Extract provided:

◆ ◆ ◆ ◆

Bülent Bölükbaşı

Personal information
- Date of birth: 17 June 1976 (age 50)
- Place of birth: Adana, Turkey
- Height: 1.74 m (5 ft 8+1⁄2 in)
- Position: Midfielder

Senior career*
- Years: Team / Apps / (Gls)
- 1995–1998: Adanaspor
- 1998–1999: Hatayspor
- 1999–2001: Konyaspor
- 2001–2005: Gaziantepspor
- 2001–2002: → Diyarbakırspor (loan)
- 2005–2007: Kayserispor
- 2007–2008: Gaziantepspor
- 2008–2009: Kocaelispor
- 2009: Konyaspor
- 2009: Ankaraspor
- 2009–2010: Giresunspor
- 2010–2012: Adanaspor

International career
- 2004: Turkey / 1 / (0)

Managerial career
- 2012–2013: Adanaspor (youth)
- 2013–2014: Gaziantep FK (youth)
- 2015–2016: Gaziantep BB (assistant)
- 2016: Gaziantep BB
- 2017–2018: Al-Gharafa (assistant)
- 2019–2020: Kayserispor (sporting director)
- 2021: Çaykur Rizespor (assistant)
- 2022–2024: FC Sheriff (assistant)
- 2024–2025: Al-Okhdood (assistant)

◆ ◆ ◆ ◆

Data shown:
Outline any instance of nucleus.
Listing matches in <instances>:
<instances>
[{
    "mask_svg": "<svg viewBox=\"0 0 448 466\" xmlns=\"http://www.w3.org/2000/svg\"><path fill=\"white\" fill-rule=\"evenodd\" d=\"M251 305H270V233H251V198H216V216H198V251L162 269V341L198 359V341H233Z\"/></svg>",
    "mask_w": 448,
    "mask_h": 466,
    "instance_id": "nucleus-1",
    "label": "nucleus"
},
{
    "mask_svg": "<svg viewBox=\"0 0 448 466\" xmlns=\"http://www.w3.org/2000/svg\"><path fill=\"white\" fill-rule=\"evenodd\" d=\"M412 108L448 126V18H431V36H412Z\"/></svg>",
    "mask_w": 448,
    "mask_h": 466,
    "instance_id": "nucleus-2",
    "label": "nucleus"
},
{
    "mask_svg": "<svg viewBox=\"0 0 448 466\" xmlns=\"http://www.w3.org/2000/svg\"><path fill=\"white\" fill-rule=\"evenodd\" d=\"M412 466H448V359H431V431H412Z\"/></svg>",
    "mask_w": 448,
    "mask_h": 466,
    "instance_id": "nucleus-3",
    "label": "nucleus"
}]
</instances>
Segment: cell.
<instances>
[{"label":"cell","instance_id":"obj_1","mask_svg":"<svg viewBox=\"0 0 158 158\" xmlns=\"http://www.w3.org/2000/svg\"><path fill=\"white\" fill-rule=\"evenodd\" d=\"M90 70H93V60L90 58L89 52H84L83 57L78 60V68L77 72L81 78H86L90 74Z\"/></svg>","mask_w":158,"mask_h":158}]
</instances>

◆ ◆ ◆ ◆

Set of tasks:
- A) What position does the Bülent Bölükbaşı profile list?
- B) Rewrite the Bülent Bölükbaşı profile, beginning at the line that has "Personal information" and stopping after "2001–2002: → Diyarbakırspor (loan)". Change "Midfielder" to "Defender".
- C) Under its managerial career, at which clubs does the Bülent Bölükbaşı profile show an assistant post?

Outputs for the tasks:
- A) Midfielder

- B)
Personal information
- Date of birth: 17 June 1976 (age 50)
- Place of birth: Adana, Turkey
- Height: 1.74 m (5 ft 8+1⁄2 in)
- Position: Defender

Senior career*
- Years: Team / Apps / (Gls)
- 1995–1998: Adanaspor
- 1998–1999: Hatayspor
- 1999–2001: Konyaspor
- 2001–2005: Gaziantepspor
- 2001–2002: → Diyarbakırspor (loan)

- C) Gaziantep BB, Al-Gharafa, Çaykur Rizespor, FC Sheriff, Al-Okhdood